What to do.
A – Print the stretch of the revision blog posts from "I'll be perfectly" through "disgusting thing ever!", copying it exactly.
B – List every calendar date that appears in the revision blog posts, including the post headings.
C – Pick up the Advent calendar blog post after its final sentence and continue writing it.

Reading passage.
Thursday 22 December 2011

How not to revise.

I'll be perfectly honest and admit that when it comes to revision I'm useless. I'm distracted by eveverything. I'll use any excuse to stop. I'd rather tidy my room than revise; which for me says a lot... I can't help myself! Somehow this is even worse when it's a re-sit, the Irish history module didn't go well for me... I thought it was boring the first time round, doing it again is the most disgusting thing ever!

I'm starting to consider serious measures to keep myself focussed. This includes (be seated before reading, it's shocking) deleteing Facebook. Ouch. I know. I'm usually not that addcted to it, but seeing as I'm online a lot at the moment trying to look for past paper question and other such boring tasks I find it's somehow so much more rewarding to go and complain to everybody else who can't revise too!

I do start the day well, I wake up feeling panicked, and then by the time I get downstaires I've instantly forgotten any feelings of urgency. Really I should be way more stressed than my friends about it, for two big reasons. The first is that they're all smarter than me, by quite a noticable amount, and the second is that all three of my exams are within a three day streatch, one after the other. I know there isn't any point complaining about the timetable, because there isn't anything that I can do about it, but even so I'm pretty sure that examiners are picking on me just for the fun of it... Shame.

Should probably stop blogging and get on with biology, but I really don't think anybody in the whole world will really care how ATP is made. And at what point will photosynthesis really be needed in later life? Ugh. Hate it. At least it's nearly Christmas, something to look forward to, I think... And then New Year's, which is DEFINITELY something to look forward to!

Sunday 4 December 2011

Why my Advent Calander made me cry...

I'll have to take a deep breath before sharing this very distressing story with you all... But may I just say that I'd had a very difficult december 1st, mainly because my biology ISA was a complete disaster, and I then managed to leave my ENTIRE folder in the LRC and convinced myself that it had run away and would never be returned.

Hopefully you'll now know quite how delicate I've been feeling since the application has been sent off. Friends keep posting on facebook about their successses at interviews, and I really really want to be pleased for them... But... Hmm.. I know it's my own silly fault for not having sent mine off earlier on but jealousy makes even the sanest of society completely irrational. So I clearly don't stand a chance.

Source information.
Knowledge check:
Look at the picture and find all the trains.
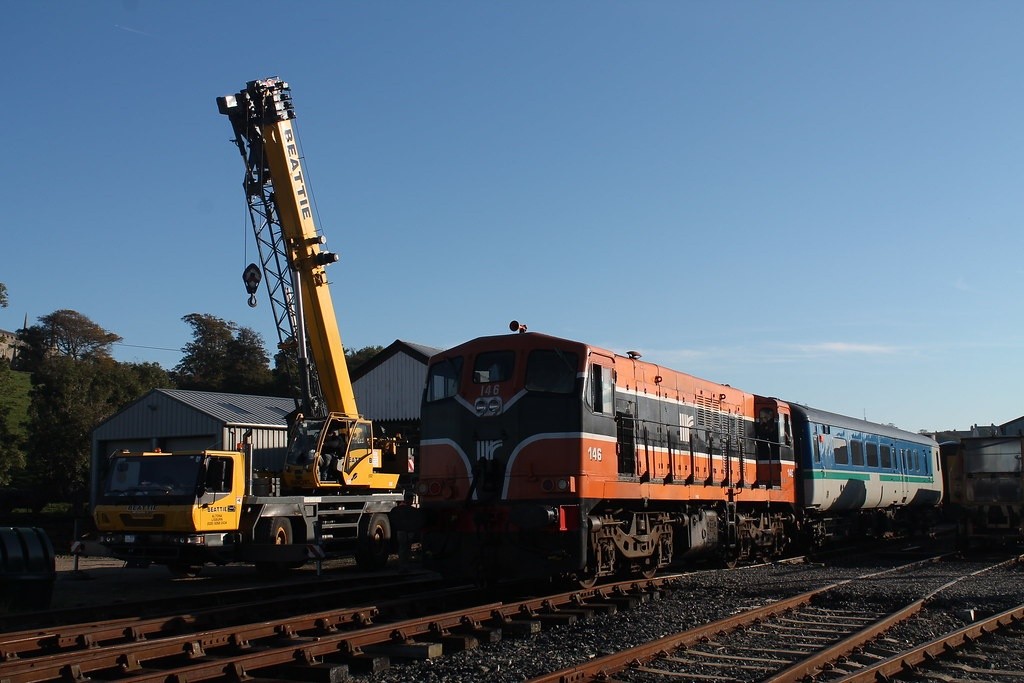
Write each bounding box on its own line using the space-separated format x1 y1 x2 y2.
959 423 1024 553
418 316 965 592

Task-by-task outputs.
A –
I'll be perfectly honest and admit that when it comes to revision I'm useless. I'm distracted by eveverything. I'll use any excuse to stop. I'd rather tidy my room than revise; which for me says a lot... I can't help myself! Somehow this is even worse when it's a re-sit, the Irish history module didn't go well for me... I thought it was boring the first time round, doing it again is the most disgusting thing ever!

B –
Thursday 22 December 2011
Sunday 4 December 2011
december 1st

C –
Anyway, back to the main source of sadness; my advent calander. When my mum handed it to me and said "I'll have to post you one next year. It'll be so upsetting decorating the tree without you." I just felt blue... Yep, cold feet had set in. And I've only just applied! The chocolate covered ticking time bomb from Thorntons just made me realise how little time we had until the end of term, the exams in january, and having to leave our friends and family.

The depressing musing was temporarily broken by the chocolatey goodness and trying to beat my brother at the spot the difference on the back of the box ( I so let him win, confidence boost needed...) I tend to not take life lessons from year 10 students, but as it went my brother was of some use. He asked if he could come up to stay with me for a weekend once I'm at uni. I asked "Why?" without really thinking, and was astonished by the answer... He said "I'll miss you and stuff, but really I think it's massively unfair that you get to go away, make loads of new friends, have a great time in a new place, live on your own, learn loads of cool stuff about the only subject you love, and I have to stay here and do Geography for another two years..."

It might not have been the most eloquent way of putting it; but really it's always easier to be convinced by somebody else that you'll have a great time, rather than trying to make yourself believe it. We haven't ever really talked about 'serious' subjects of life before, but if I had know how wise my little brother was, I would have consulted him on all manner of subjects. Hadn't quite realised how tough it will be to leave home, or quite how easy it'll be to have a great time once I've gone. And now it really feels like I've got something worth working for.